Maybe there is something like this in the particular weirdness of Dead Ringers. These are twins constantly in each other's fields--visual, mental, occupational, etc.--more so than is ever likely in mundane reality. What effect does it have on your your self-image, your self-worth, your general sense of self, to see "yourself" forever wandering around outside you? And what effect does it have when "yourself" then behaves in ways you would not?
I can imagine a feedback loop of comparison and reaction building in the personality, probably something akin to the fear of the doppelganger--except here both twins are exposed to their double, with escalating reactions fueling each other's divergence into dysfunctional extremes.
Not to say that any of that is Cronenberg's specific intention, of course. It's merely what my fingers spit out when Dead Ringers, your post about it and my apparent preoccupation with two-headed snakes all collide in my head. I don't need an identical twin to have my own little weirdnesses, but then who does?
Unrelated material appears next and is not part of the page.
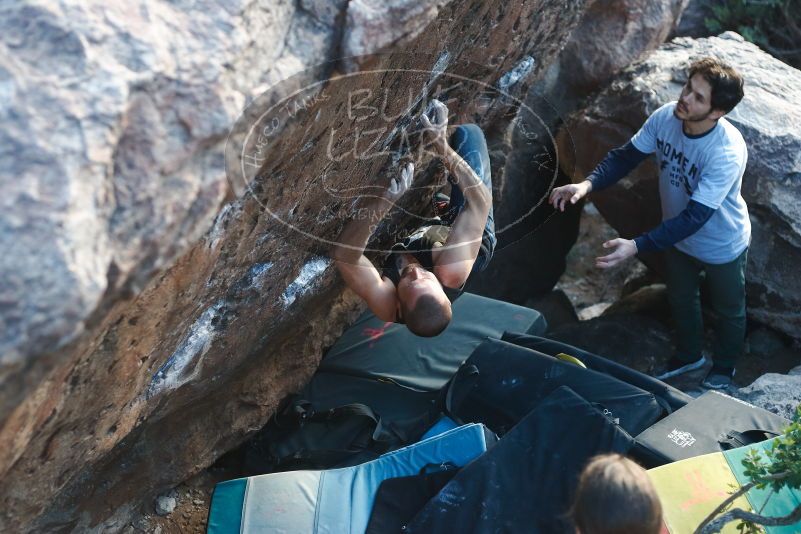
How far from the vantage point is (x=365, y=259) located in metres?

I would say that's all very specifically part of Cronenberg intentions, plus lots of other stuff. I mean, if you begin with the question, as he seems to have done, "What if there were identical twins?" then you're opening yourself up to thinking about it from every conceivable angle.
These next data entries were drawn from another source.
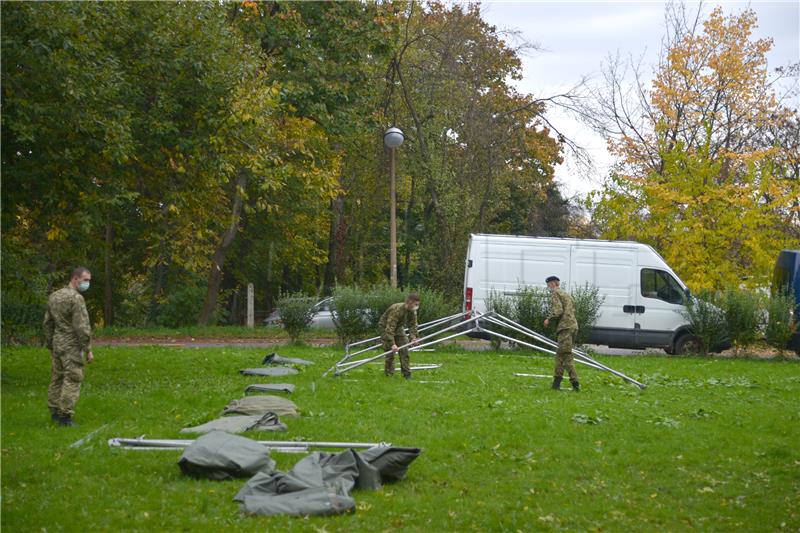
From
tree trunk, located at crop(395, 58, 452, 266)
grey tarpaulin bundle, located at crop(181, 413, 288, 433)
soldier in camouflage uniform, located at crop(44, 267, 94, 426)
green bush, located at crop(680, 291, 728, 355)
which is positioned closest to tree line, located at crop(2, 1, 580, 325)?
tree trunk, located at crop(395, 58, 452, 266)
Plus, I think what you say is there in the movie. The problem is that humans have bigger brains than snakes, so they can't make the "virtual snake" idea work. Elliot might have managed it if he was the only one who had to do any of the work or any of the thinking, but when you add a second guy into the mix...
They didn't strike me as alien so much as almost pathologically interdependent, so deeply bonded that everyone else must have seemed faintly alien to them.
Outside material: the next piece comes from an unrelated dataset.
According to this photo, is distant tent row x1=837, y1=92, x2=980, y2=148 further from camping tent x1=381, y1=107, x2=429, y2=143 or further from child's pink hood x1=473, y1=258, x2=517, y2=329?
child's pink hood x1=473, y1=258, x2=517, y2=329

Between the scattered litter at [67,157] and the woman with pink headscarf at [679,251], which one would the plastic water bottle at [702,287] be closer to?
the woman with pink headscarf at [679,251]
Their relationship puts me in mind of the mutual parasitism between a cult leader and his most devoted follower. Most of the power is held by the former, but that power is near useless without the specific insecurities of the latter to work on. It's to his credit that Cronenberg avoided the obvious, garden-variety sordidness and sensationalism of the incest angle and found stranger, richer depths in the story, as well as perfect performances from Irons to bring it to life.
"so deeply bonded that everyone else must have seemed faintly alien to them."
Sure, but in DEAD RINGERS we're seeing everything from their point of view, and that point of view is an alien one.
Your cult analogy works too because of course we know how most cults end up.